§ **Supplied records**
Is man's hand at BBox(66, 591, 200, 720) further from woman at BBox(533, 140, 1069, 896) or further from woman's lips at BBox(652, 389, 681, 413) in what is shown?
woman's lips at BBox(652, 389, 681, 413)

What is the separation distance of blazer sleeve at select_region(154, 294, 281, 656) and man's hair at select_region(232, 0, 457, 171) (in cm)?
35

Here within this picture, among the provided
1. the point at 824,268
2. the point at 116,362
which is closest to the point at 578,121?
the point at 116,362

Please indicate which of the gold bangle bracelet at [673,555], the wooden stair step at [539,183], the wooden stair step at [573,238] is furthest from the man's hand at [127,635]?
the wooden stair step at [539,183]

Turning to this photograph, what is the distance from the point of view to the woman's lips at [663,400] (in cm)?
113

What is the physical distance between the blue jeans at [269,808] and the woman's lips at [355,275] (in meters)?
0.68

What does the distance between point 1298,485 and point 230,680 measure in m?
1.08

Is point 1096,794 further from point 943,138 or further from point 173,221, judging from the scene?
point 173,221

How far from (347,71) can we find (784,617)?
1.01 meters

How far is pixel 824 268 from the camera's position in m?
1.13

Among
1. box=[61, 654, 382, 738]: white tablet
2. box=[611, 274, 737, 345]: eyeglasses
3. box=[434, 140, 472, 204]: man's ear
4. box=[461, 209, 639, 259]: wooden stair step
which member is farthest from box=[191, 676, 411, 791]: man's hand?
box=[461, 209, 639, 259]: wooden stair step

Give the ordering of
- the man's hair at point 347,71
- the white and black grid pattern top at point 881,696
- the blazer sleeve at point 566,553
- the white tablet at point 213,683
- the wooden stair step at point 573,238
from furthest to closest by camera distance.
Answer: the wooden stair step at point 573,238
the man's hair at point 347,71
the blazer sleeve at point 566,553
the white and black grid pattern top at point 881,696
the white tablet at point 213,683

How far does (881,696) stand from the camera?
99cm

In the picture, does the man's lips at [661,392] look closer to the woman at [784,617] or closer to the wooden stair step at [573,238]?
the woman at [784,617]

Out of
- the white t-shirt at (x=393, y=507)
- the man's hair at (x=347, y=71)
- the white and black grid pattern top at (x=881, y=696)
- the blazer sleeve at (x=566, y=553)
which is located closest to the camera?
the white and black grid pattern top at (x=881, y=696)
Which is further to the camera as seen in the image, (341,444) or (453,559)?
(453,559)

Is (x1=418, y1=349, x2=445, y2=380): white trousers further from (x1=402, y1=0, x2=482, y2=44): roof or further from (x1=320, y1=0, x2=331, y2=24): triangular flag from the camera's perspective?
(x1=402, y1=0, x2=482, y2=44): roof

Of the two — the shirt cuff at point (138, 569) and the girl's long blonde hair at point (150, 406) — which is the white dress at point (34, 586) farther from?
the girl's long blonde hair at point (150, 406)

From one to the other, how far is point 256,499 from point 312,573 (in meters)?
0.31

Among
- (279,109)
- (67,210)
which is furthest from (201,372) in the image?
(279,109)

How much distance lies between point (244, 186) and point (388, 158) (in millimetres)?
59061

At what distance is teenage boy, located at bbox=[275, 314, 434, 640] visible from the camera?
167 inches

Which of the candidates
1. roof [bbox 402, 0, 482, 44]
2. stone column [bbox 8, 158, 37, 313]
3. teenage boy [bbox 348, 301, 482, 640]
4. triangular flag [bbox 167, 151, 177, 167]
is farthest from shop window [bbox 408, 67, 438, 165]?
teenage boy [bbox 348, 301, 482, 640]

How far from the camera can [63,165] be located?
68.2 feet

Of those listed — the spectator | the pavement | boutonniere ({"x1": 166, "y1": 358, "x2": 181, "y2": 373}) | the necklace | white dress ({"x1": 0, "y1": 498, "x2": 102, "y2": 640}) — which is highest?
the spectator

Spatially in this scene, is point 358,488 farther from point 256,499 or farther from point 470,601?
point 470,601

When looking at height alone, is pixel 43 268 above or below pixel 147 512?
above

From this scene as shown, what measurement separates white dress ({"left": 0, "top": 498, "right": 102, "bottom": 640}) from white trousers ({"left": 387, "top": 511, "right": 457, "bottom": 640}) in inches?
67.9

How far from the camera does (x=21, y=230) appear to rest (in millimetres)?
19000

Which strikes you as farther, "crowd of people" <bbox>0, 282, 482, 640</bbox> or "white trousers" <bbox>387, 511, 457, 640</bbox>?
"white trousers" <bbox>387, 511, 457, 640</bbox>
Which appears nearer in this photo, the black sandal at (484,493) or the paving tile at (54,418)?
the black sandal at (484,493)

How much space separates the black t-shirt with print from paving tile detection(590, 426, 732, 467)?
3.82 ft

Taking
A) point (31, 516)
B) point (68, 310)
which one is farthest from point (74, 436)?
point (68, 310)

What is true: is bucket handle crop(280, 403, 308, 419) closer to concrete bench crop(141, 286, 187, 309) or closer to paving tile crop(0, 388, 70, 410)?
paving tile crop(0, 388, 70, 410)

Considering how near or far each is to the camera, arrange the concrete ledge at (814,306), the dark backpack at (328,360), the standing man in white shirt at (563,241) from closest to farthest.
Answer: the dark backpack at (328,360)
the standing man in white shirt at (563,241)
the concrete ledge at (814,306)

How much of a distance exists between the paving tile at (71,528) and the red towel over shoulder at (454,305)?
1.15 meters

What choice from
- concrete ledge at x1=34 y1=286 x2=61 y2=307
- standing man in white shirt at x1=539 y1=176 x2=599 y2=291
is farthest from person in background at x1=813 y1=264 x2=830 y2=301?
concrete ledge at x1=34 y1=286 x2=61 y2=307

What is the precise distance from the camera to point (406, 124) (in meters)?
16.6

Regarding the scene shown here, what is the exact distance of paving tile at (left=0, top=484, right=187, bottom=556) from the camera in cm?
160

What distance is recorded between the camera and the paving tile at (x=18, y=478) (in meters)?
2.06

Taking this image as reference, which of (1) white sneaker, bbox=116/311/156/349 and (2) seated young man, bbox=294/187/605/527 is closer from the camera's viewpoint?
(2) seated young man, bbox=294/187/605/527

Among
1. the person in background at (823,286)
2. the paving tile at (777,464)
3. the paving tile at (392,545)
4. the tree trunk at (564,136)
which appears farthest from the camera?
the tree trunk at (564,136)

§ **Given problem**
Take the line that contains "Regarding the scene" and every line after it through the end of the listing above, and repeat them exactly.

§ **Exercise response**
Regarding the scene shown here, what is the exact distance of paving tile at (left=0, top=484, right=187, bottom=556) from the camera in cm?
160

What distance is recorded between the camera and the paving tile at (x=18, y=478) (in meters)?
2.06

Taking this image as reference, which of (1) white sneaker, bbox=116/311/156/349 and (2) seated young man, bbox=294/187/605/527 is closer from the camera's viewpoint?
(2) seated young man, bbox=294/187/605/527

Among
1. the person in background at (823,286)
2. the paving tile at (777,464)
3. the paving tile at (392,545)
4. the tree trunk at (564,136)
which appears farthest from the camera?
the tree trunk at (564,136)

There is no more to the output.